Jedenfalls war gegen 8.30Uhr am kommenden Samstag Ankunft in Varanasi (geplant war trotz pünktlicher Abfahrt 6.05Uhr!!!). Ausgecheckt aus dem Bahnhof ging es via Fahrrad-Rickshaw in Varanasis Altstadt, welche ein wichtiges Zentrum der hinduistischen Glaubenskultur ist und wo man selbst ohne Voranmeldung und Reservierung und der bereits angesprochenen 60000 Pilgerer täglich ein komfortables Doppelbettzimmer mit Gangesblick für umgerechnet 5€ bekommt. Hier also schnell eingebucht und dann gleich ans Ufer des heiligen Flusses. Der Weg dorthin war jedoch nicht gänzlich „gefahrenfrei“. Varanasi ist dreckig – und wenn man in Indien das Wort „dreckig“ verwendet, dann meint es garantiert nicht „dreckig“ in unserem Sinne, sondern kann alles zwischen weggeworfener Bananenschale und Pest sein, ungelogen. Nachdem 1997 das letzte mal die Pest in Delhi gehaust hat (Quelle= Praktikumsbericht einer meiner Vorgänger an der DSND), dürfte die nächste Epidemie in Varanasi kurz bevorstehen, so zumindestens mein Eindruck. Überall Fäkalien, gepaart mit massenhaft Ratten, Tauben, Hausmüll, Geschäftsmüll, dazwischen Nutzvieh, Ziegen und Hunde én masse. Dazwischen immer wieder urinierende, aber auch betende, badende und widerlicherweise permanent „gurutal rotzende“ Inder (dieses lustige „Guten-Morgen-ich-reinige-meine-Nasennebenhöhlen-Geräusch“ wird noch lange in meinem Ohr klingen…), die das ganze schön schmutzig halten. „Gott gibt, also nimmt Gott auch wieder zurück!“ – so das Lebensmotto vieler Inder. Mir ist es daher auch nicht länger verwunderlich, dass die meisten Inder schnell mal ihre große und kleine Morgentoilette am Straßenrand verrichten, oder mal eben noch ein „Päckchen abschicken“, bevor sie in den Bus steigen. Für uns einfach nur eklig, hier normal, immerhin ist die Dorfbevölkerung dieses Verhalten seit eh und je gewohnt. In den Ballungszentren dafür ist der Kreislauf allerdings nicht der Gleiche, so dass eben alles schön vor sich hinfault und stinkt. Außerdem ist Sauberkeit in Indien sehr teuer (Deo, Duschbad, Shampoo etc. erzielen zum Teil Preise von 6-10€) und auch nicht überall erhältlich. Die persönliche Hygiene ist für uns Durchschnittseuropäer dafür umso wichtiger und man sollte schon sehr darauf achten, immerhin sind Keime und Bakterien hier doch von einem anderen Schlag als in „Sagrotan-Country Germany“.

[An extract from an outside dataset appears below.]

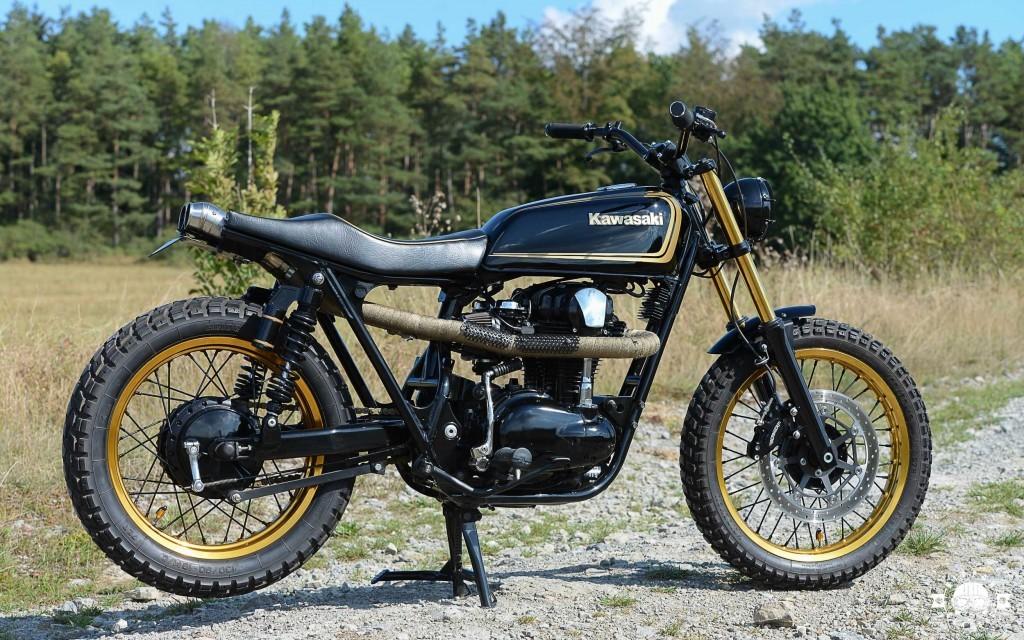 """Kawasaki W650 """"Golden Ei"""""""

So, genug der weisen Worte! Weiter im Geschehen… 😉

Angekommen am Ufer des Ganges begaben Alex und ich uns auf eine Uferwanderung entlang der Ghats, welche nichts anderes sind, als gestufte Uferbefestigungen, wo den Hindus der Zutritt zum heiligen Fluß ermöglicht wird. Und hier spielen sich massenhaft für uns skurile Szenen ab. Betende Hindus, nebst badenden Kindern. Fünf Meter daneben wäscht jemand seine Wäsche, daneben pinkelt einer sein heiliges Wässerchen ins große heilige Gewässer und nochmal 3m weiter steht ein Rind bis zum Kopf im Ganges. Auf dem Wasser massenhaft schwimmende Dia´s (kleine Blumenschiffchen mit Lichtern drauf, welche die Hindus und so mancher Touri ins Wasser setzen und einen Wunsch damit auf die Reise schicken), immer mal wieder eine Müllinsel, dann Boote und hin und wieder ein Schwimmer, der ans andere Ufer des Flußes schwimmt und zurück.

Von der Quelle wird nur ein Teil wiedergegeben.